The research, carried out by careers marketplace Haystack, looked at the minimum expected salary of 1,010 of its current users in the tech industry.
Scottish women working in the industry expect an average minimum salary of £22,000 per year, compared to men, who expect £40,714 – a difference of £18,714.
The average minimum salary for women in tech was £34,148 per year, compared to the men’s, which was £40,809.
More men than women had the most lucrative skills listed in their experience, potentially affecting their earning potential. The top skilled tech job was a docker, which had 12.33% of men with the skills, compared with 4.7% of women with those skills
Mike Davies, co-founder at Haystack, said: “Studie s have shown that women are more likely to accept job offers faster than men, meaning they are less likely to negotiate on the offered salary, and with many job adverts not disclosing the offered salary as anything other than ‘competitive’, as long as what is on offer matches their minimum, women are more likely to take a role without question.

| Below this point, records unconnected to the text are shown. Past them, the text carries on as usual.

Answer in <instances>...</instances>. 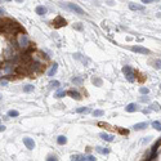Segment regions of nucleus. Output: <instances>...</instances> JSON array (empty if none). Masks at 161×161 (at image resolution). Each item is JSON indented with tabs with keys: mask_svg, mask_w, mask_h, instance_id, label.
<instances>
[{
	"mask_svg": "<svg viewBox=\"0 0 161 161\" xmlns=\"http://www.w3.org/2000/svg\"><path fill=\"white\" fill-rule=\"evenodd\" d=\"M138 110H139V106H138L137 103H129V105L125 107V111L126 112H135Z\"/></svg>",
	"mask_w": 161,
	"mask_h": 161,
	"instance_id": "nucleus-7",
	"label": "nucleus"
},
{
	"mask_svg": "<svg viewBox=\"0 0 161 161\" xmlns=\"http://www.w3.org/2000/svg\"><path fill=\"white\" fill-rule=\"evenodd\" d=\"M68 94H70L73 99H76V101H80V99H81V97H80V94L77 93L76 90H68Z\"/></svg>",
	"mask_w": 161,
	"mask_h": 161,
	"instance_id": "nucleus-12",
	"label": "nucleus"
},
{
	"mask_svg": "<svg viewBox=\"0 0 161 161\" xmlns=\"http://www.w3.org/2000/svg\"><path fill=\"white\" fill-rule=\"evenodd\" d=\"M151 138H152V137H147V138H146V139L143 141V142H144V143H147V142H149V141H151Z\"/></svg>",
	"mask_w": 161,
	"mask_h": 161,
	"instance_id": "nucleus-34",
	"label": "nucleus"
},
{
	"mask_svg": "<svg viewBox=\"0 0 161 161\" xmlns=\"http://www.w3.org/2000/svg\"><path fill=\"white\" fill-rule=\"evenodd\" d=\"M4 130H5V126L1 124V125H0V131H4Z\"/></svg>",
	"mask_w": 161,
	"mask_h": 161,
	"instance_id": "nucleus-35",
	"label": "nucleus"
},
{
	"mask_svg": "<svg viewBox=\"0 0 161 161\" xmlns=\"http://www.w3.org/2000/svg\"><path fill=\"white\" fill-rule=\"evenodd\" d=\"M72 83L77 84V85H81L83 84V79L81 77H72Z\"/></svg>",
	"mask_w": 161,
	"mask_h": 161,
	"instance_id": "nucleus-23",
	"label": "nucleus"
},
{
	"mask_svg": "<svg viewBox=\"0 0 161 161\" xmlns=\"http://www.w3.org/2000/svg\"><path fill=\"white\" fill-rule=\"evenodd\" d=\"M52 25H53L54 27H62V26H66V19H65V18H62L61 16H58L53 22H52Z\"/></svg>",
	"mask_w": 161,
	"mask_h": 161,
	"instance_id": "nucleus-4",
	"label": "nucleus"
},
{
	"mask_svg": "<svg viewBox=\"0 0 161 161\" xmlns=\"http://www.w3.org/2000/svg\"><path fill=\"white\" fill-rule=\"evenodd\" d=\"M151 112V110H143V113H149Z\"/></svg>",
	"mask_w": 161,
	"mask_h": 161,
	"instance_id": "nucleus-36",
	"label": "nucleus"
},
{
	"mask_svg": "<svg viewBox=\"0 0 161 161\" xmlns=\"http://www.w3.org/2000/svg\"><path fill=\"white\" fill-rule=\"evenodd\" d=\"M57 143H58V144H66V143H67V138L65 135H59L58 138H57Z\"/></svg>",
	"mask_w": 161,
	"mask_h": 161,
	"instance_id": "nucleus-16",
	"label": "nucleus"
},
{
	"mask_svg": "<svg viewBox=\"0 0 161 161\" xmlns=\"http://www.w3.org/2000/svg\"><path fill=\"white\" fill-rule=\"evenodd\" d=\"M45 13H47V8H45L44 5H37V7H36V14L44 16Z\"/></svg>",
	"mask_w": 161,
	"mask_h": 161,
	"instance_id": "nucleus-10",
	"label": "nucleus"
},
{
	"mask_svg": "<svg viewBox=\"0 0 161 161\" xmlns=\"http://www.w3.org/2000/svg\"><path fill=\"white\" fill-rule=\"evenodd\" d=\"M59 5H61L62 8L70 10V12H72V13H75V14H79V16H84V14H85L84 10L80 8L79 5L73 4V3H59Z\"/></svg>",
	"mask_w": 161,
	"mask_h": 161,
	"instance_id": "nucleus-1",
	"label": "nucleus"
},
{
	"mask_svg": "<svg viewBox=\"0 0 161 161\" xmlns=\"http://www.w3.org/2000/svg\"><path fill=\"white\" fill-rule=\"evenodd\" d=\"M152 1H155V0H142L143 4H149V3H152Z\"/></svg>",
	"mask_w": 161,
	"mask_h": 161,
	"instance_id": "nucleus-31",
	"label": "nucleus"
},
{
	"mask_svg": "<svg viewBox=\"0 0 161 161\" xmlns=\"http://www.w3.org/2000/svg\"><path fill=\"white\" fill-rule=\"evenodd\" d=\"M139 91H141V94H148V93H149V89L146 88V87H142V88L139 89Z\"/></svg>",
	"mask_w": 161,
	"mask_h": 161,
	"instance_id": "nucleus-27",
	"label": "nucleus"
},
{
	"mask_svg": "<svg viewBox=\"0 0 161 161\" xmlns=\"http://www.w3.org/2000/svg\"><path fill=\"white\" fill-rule=\"evenodd\" d=\"M49 85H50V88H58V87H59V81L54 80V81H50Z\"/></svg>",
	"mask_w": 161,
	"mask_h": 161,
	"instance_id": "nucleus-26",
	"label": "nucleus"
},
{
	"mask_svg": "<svg viewBox=\"0 0 161 161\" xmlns=\"http://www.w3.org/2000/svg\"><path fill=\"white\" fill-rule=\"evenodd\" d=\"M152 128H155L156 130L161 131V123H160V121H153V123H152Z\"/></svg>",
	"mask_w": 161,
	"mask_h": 161,
	"instance_id": "nucleus-20",
	"label": "nucleus"
},
{
	"mask_svg": "<svg viewBox=\"0 0 161 161\" xmlns=\"http://www.w3.org/2000/svg\"><path fill=\"white\" fill-rule=\"evenodd\" d=\"M18 111H16V110H10L9 112H8V116H10V117H17L18 116Z\"/></svg>",
	"mask_w": 161,
	"mask_h": 161,
	"instance_id": "nucleus-24",
	"label": "nucleus"
},
{
	"mask_svg": "<svg viewBox=\"0 0 161 161\" xmlns=\"http://www.w3.org/2000/svg\"><path fill=\"white\" fill-rule=\"evenodd\" d=\"M23 91L25 93H31V91H34V85L28 84V85H26V87H23Z\"/></svg>",
	"mask_w": 161,
	"mask_h": 161,
	"instance_id": "nucleus-18",
	"label": "nucleus"
},
{
	"mask_svg": "<svg viewBox=\"0 0 161 161\" xmlns=\"http://www.w3.org/2000/svg\"><path fill=\"white\" fill-rule=\"evenodd\" d=\"M99 137L102 138L103 141H106V142H113V139H115V137H113V135L107 134V133H101Z\"/></svg>",
	"mask_w": 161,
	"mask_h": 161,
	"instance_id": "nucleus-8",
	"label": "nucleus"
},
{
	"mask_svg": "<svg viewBox=\"0 0 161 161\" xmlns=\"http://www.w3.org/2000/svg\"><path fill=\"white\" fill-rule=\"evenodd\" d=\"M141 101H142V102H148V101H149V98H148V97H142Z\"/></svg>",
	"mask_w": 161,
	"mask_h": 161,
	"instance_id": "nucleus-32",
	"label": "nucleus"
},
{
	"mask_svg": "<svg viewBox=\"0 0 161 161\" xmlns=\"http://www.w3.org/2000/svg\"><path fill=\"white\" fill-rule=\"evenodd\" d=\"M155 68H157V70H161V59H157L155 62Z\"/></svg>",
	"mask_w": 161,
	"mask_h": 161,
	"instance_id": "nucleus-28",
	"label": "nucleus"
},
{
	"mask_svg": "<svg viewBox=\"0 0 161 161\" xmlns=\"http://www.w3.org/2000/svg\"><path fill=\"white\" fill-rule=\"evenodd\" d=\"M129 8H130L131 10H144V7H143V5L135 4V3H130V4H129Z\"/></svg>",
	"mask_w": 161,
	"mask_h": 161,
	"instance_id": "nucleus-9",
	"label": "nucleus"
},
{
	"mask_svg": "<svg viewBox=\"0 0 161 161\" xmlns=\"http://www.w3.org/2000/svg\"><path fill=\"white\" fill-rule=\"evenodd\" d=\"M95 149H97V151H98L99 153H102V155H108V153L111 152V149H110V148H102V147H97Z\"/></svg>",
	"mask_w": 161,
	"mask_h": 161,
	"instance_id": "nucleus-15",
	"label": "nucleus"
},
{
	"mask_svg": "<svg viewBox=\"0 0 161 161\" xmlns=\"http://www.w3.org/2000/svg\"><path fill=\"white\" fill-rule=\"evenodd\" d=\"M75 112H77V113H83V112L88 113V112H90V110H89L88 107H81V108H77V110H75Z\"/></svg>",
	"mask_w": 161,
	"mask_h": 161,
	"instance_id": "nucleus-19",
	"label": "nucleus"
},
{
	"mask_svg": "<svg viewBox=\"0 0 161 161\" xmlns=\"http://www.w3.org/2000/svg\"><path fill=\"white\" fill-rule=\"evenodd\" d=\"M123 73L125 75V77H126V80L128 81H130V83H134V80H135V73H134V71H133V68H131L130 66H124L123 67Z\"/></svg>",
	"mask_w": 161,
	"mask_h": 161,
	"instance_id": "nucleus-2",
	"label": "nucleus"
},
{
	"mask_svg": "<svg viewBox=\"0 0 161 161\" xmlns=\"http://www.w3.org/2000/svg\"><path fill=\"white\" fill-rule=\"evenodd\" d=\"M151 110H153V111H160V110H161L160 105H159V103H156V102L151 103Z\"/></svg>",
	"mask_w": 161,
	"mask_h": 161,
	"instance_id": "nucleus-21",
	"label": "nucleus"
},
{
	"mask_svg": "<svg viewBox=\"0 0 161 161\" xmlns=\"http://www.w3.org/2000/svg\"><path fill=\"white\" fill-rule=\"evenodd\" d=\"M131 50L135 52V53L139 54H149V50L144 47H141V45H137V47H131Z\"/></svg>",
	"mask_w": 161,
	"mask_h": 161,
	"instance_id": "nucleus-5",
	"label": "nucleus"
},
{
	"mask_svg": "<svg viewBox=\"0 0 161 161\" xmlns=\"http://www.w3.org/2000/svg\"><path fill=\"white\" fill-rule=\"evenodd\" d=\"M17 3H23V0H16Z\"/></svg>",
	"mask_w": 161,
	"mask_h": 161,
	"instance_id": "nucleus-38",
	"label": "nucleus"
},
{
	"mask_svg": "<svg viewBox=\"0 0 161 161\" xmlns=\"http://www.w3.org/2000/svg\"><path fill=\"white\" fill-rule=\"evenodd\" d=\"M47 160H48V161H53V160L55 161V160H58V159H57L55 155H49V156L47 157Z\"/></svg>",
	"mask_w": 161,
	"mask_h": 161,
	"instance_id": "nucleus-29",
	"label": "nucleus"
},
{
	"mask_svg": "<svg viewBox=\"0 0 161 161\" xmlns=\"http://www.w3.org/2000/svg\"><path fill=\"white\" fill-rule=\"evenodd\" d=\"M71 160H76V161H85L87 160V156H83V155H72Z\"/></svg>",
	"mask_w": 161,
	"mask_h": 161,
	"instance_id": "nucleus-13",
	"label": "nucleus"
},
{
	"mask_svg": "<svg viewBox=\"0 0 161 161\" xmlns=\"http://www.w3.org/2000/svg\"><path fill=\"white\" fill-rule=\"evenodd\" d=\"M8 84V81L7 80H1V87H5V85Z\"/></svg>",
	"mask_w": 161,
	"mask_h": 161,
	"instance_id": "nucleus-33",
	"label": "nucleus"
},
{
	"mask_svg": "<svg viewBox=\"0 0 161 161\" xmlns=\"http://www.w3.org/2000/svg\"><path fill=\"white\" fill-rule=\"evenodd\" d=\"M65 95H66V91L65 90H58V91H57V94H55L57 98H63Z\"/></svg>",
	"mask_w": 161,
	"mask_h": 161,
	"instance_id": "nucleus-25",
	"label": "nucleus"
},
{
	"mask_svg": "<svg viewBox=\"0 0 161 161\" xmlns=\"http://www.w3.org/2000/svg\"><path fill=\"white\" fill-rule=\"evenodd\" d=\"M93 115H94V117H99V116H103L105 112L102 110H95V111H93Z\"/></svg>",
	"mask_w": 161,
	"mask_h": 161,
	"instance_id": "nucleus-22",
	"label": "nucleus"
},
{
	"mask_svg": "<svg viewBox=\"0 0 161 161\" xmlns=\"http://www.w3.org/2000/svg\"><path fill=\"white\" fill-rule=\"evenodd\" d=\"M73 28H76V30L81 31V30H83V26H81V23H75V25H73Z\"/></svg>",
	"mask_w": 161,
	"mask_h": 161,
	"instance_id": "nucleus-30",
	"label": "nucleus"
},
{
	"mask_svg": "<svg viewBox=\"0 0 161 161\" xmlns=\"http://www.w3.org/2000/svg\"><path fill=\"white\" fill-rule=\"evenodd\" d=\"M23 143H25V146L28 149H34V148H35V142H34V139H31V138H28V137L23 138Z\"/></svg>",
	"mask_w": 161,
	"mask_h": 161,
	"instance_id": "nucleus-6",
	"label": "nucleus"
},
{
	"mask_svg": "<svg viewBox=\"0 0 161 161\" xmlns=\"http://www.w3.org/2000/svg\"><path fill=\"white\" fill-rule=\"evenodd\" d=\"M7 1H9V0H7Z\"/></svg>",
	"mask_w": 161,
	"mask_h": 161,
	"instance_id": "nucleus-40",
	"label": "nucleus"
},
{
	"mask_svg": "<svg viewBox=\"0 0 161 161\" xmlns=\"http://www.w3.org/2000/svg\"><path fill=\"white\" fill-rule=\"evenodd\" d=\"M160 89H161V85H160Z\"/></svg>",
	"mask_w": 161,
	"mask_h": 161,
	"instance_id": "nucleus-39",
	"label": "nucleus"
},
{
	"mask_svg": "<svg viewBox=\"0 0 161 161\" xmlns=\"http://www.w3.org/2000/svg\"><path fill=\"white\" fill-rule=\"evenodd\" d=\"M18 45L21 48H27L28 45V37L27 35H25V34H19L18 36Z\"/></svg>",
	"mask_w": 161,
	"mask_h": 161,
	"instance_id": "nucleus-3",
	"label": "nucleus"
},
{
	"mask_svg": "<svg viewBox=\"0 0 161 161\" xmlns=\"http://www.w3.org/2000/svg\"><path fill=\"white\" fill-rule=\"evenodd\" d=\"M57 70H58V63H54L53 67H52L49 70V72H48V76H53V75L57 72Z\"/></svg>",
	"mask_w": 161,
	"mask_h": 161,
	"instance_id": "nucleus-14",
	"label": "nucleus"
},
{
	"mask_svg": "<svg viewBox=\"0 0 161 161\" xmlns=\"http://www.w3.org/2000/svg\"><path fill=\"white\" fill-rule=\"evenodd\" d=\"M0 13H1V16H3V14H4V13H5V10H4V9H3V8H1V9H0Z\"/></svg>",
	"mask_w": 161,
	"mask_h": 161,
	"instance_id": "nucleus-37",
	"label": "nucleus"
},
{
	"mask_svg": "<svg viewBox=\"0 0 161 161\" xmlns=\"http://www.w3.org/2000/svg\"><path fill=\"white\" fill-rule=\"evenodd\" d=\"M147 123H138V124H135L133 128H134V130H143V129H146L147 128Z\"/></svg>",
	"mask_w": 161,
	"mask_h": 161,
	"instance_id": "nucleus-11",
	"label": "nucleus"
},
{
	"mask_svg": "<svg viewBox=\"0 0 161 161\" xmlns=\"http://www.w3.org/2000/svg\"><path fill=\"white\" fill-rule=\"evenodd\" d=\"M91 83H93L94 85H97V87H102V84H103L102 79H99V77H93L91 79Z\"/></svg>",
	"mask_w": 161,
	"mask_h": 161,
	"instance_id": "nucleus-17",
	"label": "nucleus"
}]
</instances>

“This is what perpetuates the gender pay gap – if women go into an interview with a lower expected salary and have been found to accept roles faster than their male counterparts, they will always be accepting less money than men going for the same job – whereas men, with a higher minimum expected salary and more likely to negotiate, will walk away with a higher salary.
“Tech organisations need to start thinking about how they can put their best foot forward and not shy away from publishing salaries,” he added. “We’ve found that this not only increases the overall application rate but also means that more women are happy to step up and value themselves accordingly, rather than relying on misaligned information.”